Apa yang terjadi
Australia's Cyber and Infrastructure Security Centre (CISC) menerbitkan 'Security of Critical Infrastructure Legislation Amendment (Enhanced Critical Infrastructure Risk Management Program) Rules 2026' (instrumen Federal Register F2026L00701), diumumkan 18 Juni 2026. Peraturan Enhanced CIRMP adalah amandemen yang mengikat secara hukum berdasarkan SOCI Act 2018 dan mewajibkan bahwa entitas infrastruktur kritis di seluruh kelas aset energi, listrik, gas, bahan bakar cair, air, penyiaran, DNS, dan pengangkutan harus: (1) menilai dan mengurangi risiko dari teknologi baru/yang berkembang termasuk AI; (2) menerapkan MFA yang tahan terhadap phishing untuk sistem kritis; (3) memisahkan sistem kritis dari sistem non-kritis; (4) mengatasi risiko sistem warisan, rantai pasokan, offshoring, dan ancaman orang dalam. Garis waktu kepatuhan dimulai 2027 dengan periode transisi yang diperpanjang.
Mengapa penting
Ini adalah regulasi Australia pertama yang dapat ditegakkan secara hukum untuk secara eksplisit menamai AI sebagai kategori penilaian risiko wajib bagi operator infrastruktur kritis.
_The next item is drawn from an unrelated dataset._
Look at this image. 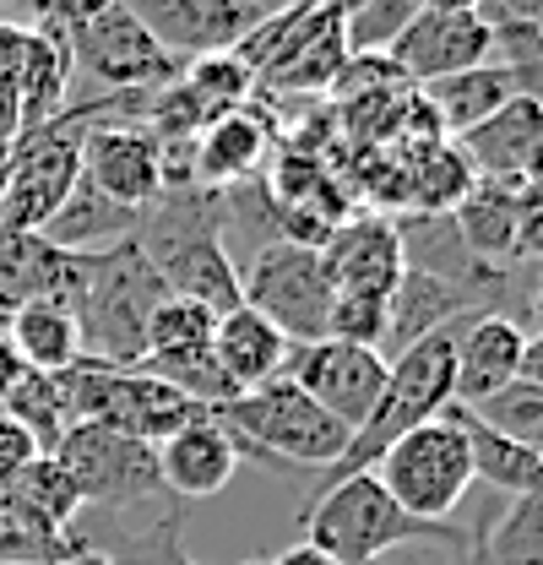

Ini menciptakan kewajiban kepatuhan — bukan sekadar panduan — untuk semua entitas yang memegang aset infrastruktur kritis berdasarkan SOCI Act. Ini menetapkan preseden untuk tata kelola risiko AI di seluruh sektor bersama dengan kontrol OT/IT tradisional dan berjalan sejajar dengan Strategi Keamanan Siber Horizon 2 Australia yang dirilis minggu yang sama.
Tindakan yang diperlukan
Operator CI Australia: segera inventarisasi penyebaran AI dan sistem warisan, mulai penilaian risiko CIRMP untuk kasus penggunaan AI, terapkan MFA yang tahan terhadap phishing untuk sistem kritis, dan rencanakan pemisahan sistem. Petakan kontrol ke Peraturan Enhanced CIRMP sebelum tenggat waktu kepatuhan 2027. Tim hukum/kepatuhan harus meninjau instrumen Federal Register F2026L00701.